Pourquoi nous nous sommes focalisés sur une différence de 0,5 % dans les performances des lampes UV
La plupart des lampes UV au mercure sont conçues pour atteindre une densité de puissance de 120 W/cm². Pour de nombreux ateliers, cela suffit amplement. Cela permet d’obtenir des résultats satisfaisants.
Mais si l’on travaille avec une précision élevée, ce niveau n’est pas suffisant. Le moindre écarts dans la concentration d’énergie provoque des problèmes de polymérisation. On obtient alors des défauts à la surface du matériau traité, ce qui est vraiment frustrant.
C’est pourquoi nous avons consacré notre dernier cycle de recherche et développement à atteindre une tolérance de 0,5 % dans la concentration d’énergie. Nous voulions éliminer ces variables une bonne fois pour toutes.
Les difficultés liées à 120 W/cm²
Atteindre ce niveau de densité de puissance exige un équilibre précis entre l’emplacement des électrodes et la pression du gaz. Nous utilisons du vapeur de mercure de haute pureté à l’intérieur du verre fusionné, mais celui-ci doit être parfaitement adapté. Si le verre absorbe trop de rayons UV, les photons ne vont pas atteindre le substrat, mais plutôt chauffer les parois du tube.
Lorsque la composition du mélange gazeux n’est pas correcte, on observe des “taches sombres” ou des zones surchauffées. C’est très frustrant : le produit se polymérise à des vitesses différentes en fonction de son déplacement le long du convoyeur.

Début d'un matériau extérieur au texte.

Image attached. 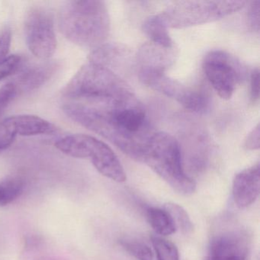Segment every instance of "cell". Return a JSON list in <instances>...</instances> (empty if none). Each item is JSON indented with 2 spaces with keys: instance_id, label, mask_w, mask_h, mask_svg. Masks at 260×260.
<instances>
[{
  "instance_id": "1",
  "label": "cell",
  "mask_w": 260,
  "mask_h": 260,
  "mask_svg": "<svg viewBox=\"0 0 260 260\" xmlns=\"http://www.w3.org/2000/svg\"><path fill=\"white\" fill-rule=\"evenodd\" d=\"M59 27L70 42L82 47L98 48L110 31L106 4L99 0L70 1L61 9Z\"/></svg>"
},
{
  "instance_id": "2",
  "label": "cell",
  "mask_w": 260,
  "mask_h": 260,
  "mask_svg": "<svg viewBox=\"0 0 260 260\" xmlns=\"http://www.w3.org/2000/svg\"><path fill=\"white\" fill-rule=\"evenodd\" d=\"M139 162L147 164L179 194L194 192L196 183L185 173L177 140L166 132L149 135L141 150Z\"/></svg>"
},
{
  "instance_id": "3",
  "label": "cell",
  "mask_w": 260,
  "mask_h": 260,
  "mask_svg": "<svg viewBox=\"0 0 260 260\" xmlns=\"http://www.w3.org/2000/svg\"><path fill=\"white\" fill-rule=\"evenodd\" d=\"M128 85L109 68L89 61L63 88V96L89 103H104L132 93Z\"/></svg>"
},
{
  "instance_id": "4",
  "label": "cell",
  "mask_w": 260,
  "mask_h": 260,
  "mask_svg": "<svg viewBox=\"0 0 260 260\" xmlns=\"http://www.w3.org/2000/svg\"><path fill=\"white\" fill-rule=\"evenodd\" d=\"M246 1L186 0L173 3L159 14L167 28H183L223 19L241 10Z\"/></svg>"
},
{
  "instance_id": "5",
  "label": "cell",
  "mask_w": 260,
  "mask_h": 260,
  "mask_svg": "<svg viewBox=\"0 0 260 260\" xmlns=\"http://www.w3.org/2000/svg\"><path fill=\"white\" fill-rule=\"evenodd\" d=\"M139 77L144 84L176 100L187 110L202 113L208 109L209 100L203 91L184 86L170 78L165 71L140 69Z\"/></svg>"
},
{
  "instance_id": "6",
  "label": "cell",
  "mask_w": 260,
  "mask_h": 260,
  "mask_svg": "<svg viewBox=\"0 0 260 260\" xmlns=\"http://www.w3.org/2000/svg\"><path fill=\"white\" fill-rule=\"evenodd\" d=\"M202 69L214 90L223 100L232 97L236 86L245 76L241 63L223 51H213L207 54Z\"/></svg>"
},
{
  "instance_id": "7",
  "label": "cell",
  "mask_w": 260,
  "mask_h": 260,
  "mask_svg": "<svg viewBox=\"0 0 260 260\" xmlns=\"http://www.w3.org/2000/svg\"><path fill=\"white\" fill-rule=\"evenodd\" d=\"M25 38L30 51L43 60L51 58L57 49V38L51 13L43 7H35L27 13Z\"/></svg>"
},
{
  "instance_id": "8",
  "label": "cell",
  "mask_w": 260,
  "mask_h": 260,
  "mask_svg": "<svg viewBox=\"0 0 260 260\" xmlns=\"http://www.w3.org/2000/svg\"><path fill=\"white\" fill-rule=\"evenodd\" d=\"M90 158L92 164L103 176L117 182L127 179L125 171L115 152L106 143L86 135L84 142V159Z\"/></svg>"
},
{
  "instance_id": "9",
  "label": "cell",
  "mask_w": 260,
  "mask_h": 260,
  "mask_svg": "<svg viewBox=\"0 0 260 260\" xmlns=\"http://www.w3.org/2000/svg\"><path fill=\"white\" fill-rule=\"evenodd\" d=\"M249 241L242 230L220 233L211 240L208 260H247Z\"/></svg>"
},
{
  "instance_id": "10",
  "label": "cell",
  "mask_w": 260,
  "mask_h": 260,
  "mask_svg": "<svg viewBox=\"0 0 260 260\" xmlns=\"http://www.w3.org/2000/svg\"><path fill=\"white\" fill-rule=\"evenodd\" d=\"M260 191V167L256 164L237 173L233 181V197L238 208L250 206Z\"/></svg>"
},
{
  "instance_id": "11",
  "label": "cell",
  "mask_w": 260,
  "mask_h": 260,
  "mask_svg": "<svg viewBox=\"0 0 260 260\" xmlns=\"http://www.w3.org/2000/svg\"><path fill=\"white\" fill-rule=\"evenodd\" d=\"M56 61H45L26 68L13 82L18 94L31 92L44 86L58 71Z\"/></svg>"
},
{
  "instance_id": "12",
  "label": "cell",
  "mask_w": 260,
  "mask_h": 260,
  "mask_svg": "<svg viewBox=\"0 0 260 260\" xmlns=\"http://www.w3.org/2000/svg\"><path fill=\"white\" fill-rule=\"evenodd\" d=\"M5 120L16 135L20 136L54 135L59 132L52 123L36 115H14Z\"/></svg>"
},
{
  "instance_id": "13",
  "label": "cell",
  "mask_w": 260,
  "mask_h": 260,
  "mask_svg": "<svg viewBox=\"0 0 260 260\" xmlns=\"http://www.w3.org/2000/svg\"><path fill=\"white\" fill-rule=\"evenodd\" d=\"M172 48H164L150 42L143 45L138 55L140 69L166 70L173 62Z\"/></svg>"
},
{
  "instance_id": "14",
  "label": "cell",
  "mask_w": 260,
  "mask_h": 260,
  "mask_svg": "<svg viewBox=\"0 0 260 260\" xmlns=\"http://www.w3.org/2000/svg\"><path fill=\"white\" fill-rule=\"evenodd\" d=\"M167 28L159 15L150 16L146 19L143 25V30L151 41V43L164 48H172L173 41Z\"/></svg>"
},
{
  "instance_id": "15",
  "label": "cell",
  "mask_w": 260,
  "mask_h": 260,
  "mask_svg": "<svg viewBox=\"0 0 260 260\" xmlns=\"http://www.w3.org/2000/svg\"><path fill=\"white\" fill-rule=\"evenodd\" d=\"M146 215L150 226L158 235H172L176 232V225L170 214L164 208L149 207L146 210Z\"/></svg>"
},
{
  "instance_id": "16",
  "label": "cell",
  "mask_w": 260,
  "mask_h": 260,
  "mask_svg": "<svg viewBox=\"0 0 260 260\" xmlns=\"http://www.w3.org/2000/svg\"><path fill=\"white\" fill-rule=\"evenodd\" d=\"M164 209L170 214L176 230L179 229L182 234H188L192 232L193 223L188 215V212L180 205L176 203L165 204Z\"/></svg>"
},
{
  "instance_id": "17",
  "label": "cell",
  "mask_w": 260,
  "mask_h": 260,
  "mask_svg": "<svg viewBox=\"0 0 260 260\" xmlns=\"http://www.w3.org/2000/svg\"><path fill=\"white\" fill-rule=\"evenodd\" d=\"M151 243L157 260H179V251L174 243L159 236H152Z\"/></svg>"
},
{
  "instance_id": "18",
  "label": "cell",
  "mask_w": 260,
  "mask_h": 260,
  "mask_svg": "<svg viewBox=\"0 0 260 260\" xmlns=\"http://www.w3.org/2000/svg\"><path fill=\"white\" fill-rule=\"evenodd\" d=\"M23 191V182L13 178L0 183V206H5L16 200Z\"/></svg>"
},
{
  "instance_id": "19",
  "label": "cell",
  "mask_w": 260,
  "mask_h": 260,
  "mask_svg": "<svg viewBox=\"0 0 260 260\" xmlns=\"http://www.w3.org/2000/svg\"><path fill=\"white\" fill-rule=\"evenodd\" d=\"M119 244L137 260H153L151 249L142 242L123 239L119 240Z\"/></svg>"
},
{
  "instance_id": "20",
  "label": "cell",
  "mask_w": 260,
  "mask_h": 260,
  "mask_svg": "<svg viewBox=\"0 0 260 260\" xmlns=\"http://www.w3.org/2000/svg\"><path fill=\"white\" fill-rule=\"evenodd\" d=\"M22 58L20 55L13 54L0 61V81L13 75L20 68Z\"/></svg>"
},
{
  "instance_id": "21",
  "label": "cell",
  "mask_w": 260,
  "mask_h": 260,
  "mask_svg": "<svg viewBox=\"0 0 260 260\" xmlns=\"http://www.w3.org/2000/svg\"><path fill=\"white\" fill-rule=\"evenodd\" d=\"M17 95V90L13 83H7L0 89V118Z\"/></svg>"
},
{
  "instance_id": "22",
  "label": "cell",
  "mask_w": 260,
  "mask_h": 260,
  "mask_svg": "<svg viewBox=\"0 0 260 260\" xmlns=\"http://www.w3.org/2000/svg\"><path fill=\"white\" fill-rule=\"evenodd\" d=\"M17 135L4 119L0 122V152L11 147Z\"/></svg>"
},
{
  "instance_id": "23",
  "label": "cell",
  "mask_w": 260,
  "mask_h": 260,
  "mask_svg": "<svg viewBox=\"0 0 260 260\" xmlns=\"http://www.w3.org/2000/svg\"><path fill=\"white\" fill-rule=\"evenodd\" d=\"M248 23L251 29L259 32L260 28V1L256 0L251 4L248 11Z\"/></svg>"
},
{
  "instance_id": "24",
  "label": "cell",
  "mask_w": 260,
  "mask_h": 260,
  "mask_svg": "<svg viewBox=\"0 0 260 260\" xmlns=\"http://www.w3.org/2000/svg\"><path fill=\"white\" fill-rule=\"evenodd\" d=\"M12 42V30L6 27L0 33V61L8 57Z\"/></svg>"
},
{
  "instance_id": "25",
  "label": "cell",
  "mask_w": 260,
  "mask_h": 260,
  "mask_svg": "<svg viewBox=\"0 0 260 260\" xmlns=\"http://www.w3.org/2000/svg\"><path fill=\"white\" fill-rule=\"evenodd\" d=\"M259 124H257L246 137L245 141V147L250 150H258L260 146Z\"/></svg>"
},
{
  "instance_id": "26",
  "label": "cell",
  "mask_w": 260,
  "mask_h": 260,
  "mask_svg": "<svg viewBox=\"0 0 260 260\" xmlns=\"http://www.w3.org/2000/svg\"><path fill=\"white\" fill-rule=\"evenodd\" d=\"M250 95L254 102L259 99V70L255 68L250 74Z\"/></svg>"
}]
</instances>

On se retrouve alors face à de gros problèmes de contrôle qualité.
Pour obtenir un spectre optimal
Il est important de noter que l’atteinte de ce niveau de précision de 0,5 % ne peut être obtenue en améliorant simplement l’alimentation en énergie. Cela dépend de la chimie utilisée et du type de verre employé.
Nous mesurons le niveau de mercure utilisé, jusqu’au milligramme près. C’est un travail fastidieux, mais cela permet d’assurer que les pics d’émission – en particulier ceux aux longueurs d’onde de 254 nm et 365 nm – restent stables à chaque série de production. On obtient ainsi une dose de rayons UV prévisible, sans avoir à deviner quoi que ce soit.
En pratique, dans l’atelier
Une grande densité de puissance génère beaucoup de chaleur. Ces lampes deviennent très chaudes. Vraiment très chaudes.
Si vos ventilateurs de refroidissement sont bouchés ou que vos réflecteurs sont endommagés, la lampe s’usera bien trop rapidement. Il est impossible d’ignorer cette chaleur.
Je recommande toujours de vérifier l’alignement des réflecteurs tous les 500 heures. Rien de pire que de créer un spectre de haute précision pour ensuite voir tout ça gâché à cause d’un réflecteur mal ajusté.
De plus, assurez-vous d’utiliser un ballast stable. Les variations de tension peuvent détruire les électrodes et annuler toute précision obtenue. Gardez donc l’alimentation stable et les lampes fraîches, afin que le processus de polymérisation reste fiable.